Bosna'nın durumu hakkında bir çok bilgi yükü içeriyor. Bosna'nın karşısında çok güçlü bir düşman sırplar var ve Aliya İzzetbegoviç bunun diğer işgallere benzemediğini kıyas yapılamayacağını diğerleri basit bir işgal ve ama bunun çok farklı olduğunu, devlet ve halk tamamen yok edilmek isteniyor. Tarihe baktığımız zaman geçmişte böyle bir savaşla karşı karşıya kalınmadığından bahsediyor.
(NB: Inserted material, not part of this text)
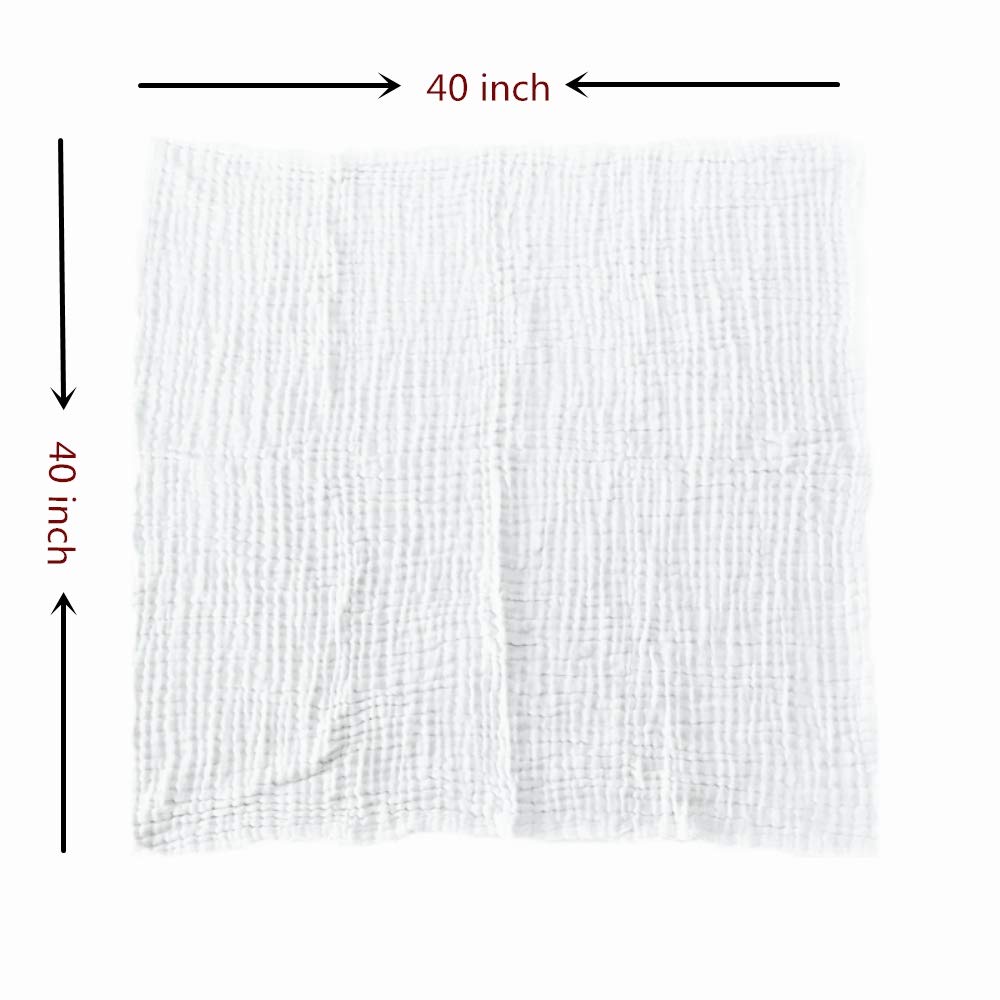 Organic Muslin Baby Towel Cotton Gauze Super Soft Baby Bath Towels 6 Layers Infant Towels Newborn Blanket Suitable for Baby\'s Delicate Skin 40 x 40inches White by Mom\'s Love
Bosna'nın taş üstünde taş kalmamasından hastanelerin bombalanmasından milyonlarca bombaların düşmesinden ve bu vahşetin geçmiş tarihimizde eşi ve benzerinin olmadığından bahsediyor. Ama şu an Filistin'de yaşanılan vahşet aynı Aliya İzzetbegoviç şu an yaşasaydı eminim Filistin içinde elinden geleni yapardı. Kitapta da bazı Müslüman ülkelerin ses çıkarmamasından da yakınıyor. Savaş, "1991-1995" arası sürüyor ve silah ambargosu uygulanıyor. Yine de müslümanlar bu duruma rağmen direniyor. Asla boyun eğmiyorlar. Bosnayı koruyorlar. Binlerce insan şehit oluyor. 1995' te Dayton antlaşmasıyla savaş sona eriyor.
Biz asimile olmayacağız, Amerika’daki Kızılderililer de asimile olmak istemiyor, Kızılderili kalmak istiyor.Biz olduğumuz halimizle kalmak istiyoruz ve bunu gururla söyleyebiliyoruz.
Sıcak kalp ve serin kafaya ihtiyacımız var. İyi ile kötüyü ayırt edebilmek için sıcak kalp, hata yapmamak, yanlış düşünülmeden adım atmamak için de derin kafa gerek. Bu sebeple, hüküm vermek için sıcak kalp ve serin kafanız olsun. Şimdi aklıma, benzer sıkıntılarla karşı karşıya bulunan ve halkı karşısına çıkan bir şair hakkındaki hikaye geldi. O zaman demiş ki: Esir mi, yoksa özgür mü olmak istyorsunuz? Yeminle bitirmiş ve ben de böyle bitiriyorum.
Büyük Allah'a yemin ederiz ki köle olmayacağız!
Yani bu savaş iki ordunun yaptığı klasik savaş değildi. Bu, o zamana kadar görülmemiş kültür ve dini eserlerin yıkımıyla beraber bir ordunun sivillere karşı bir savaşıydı.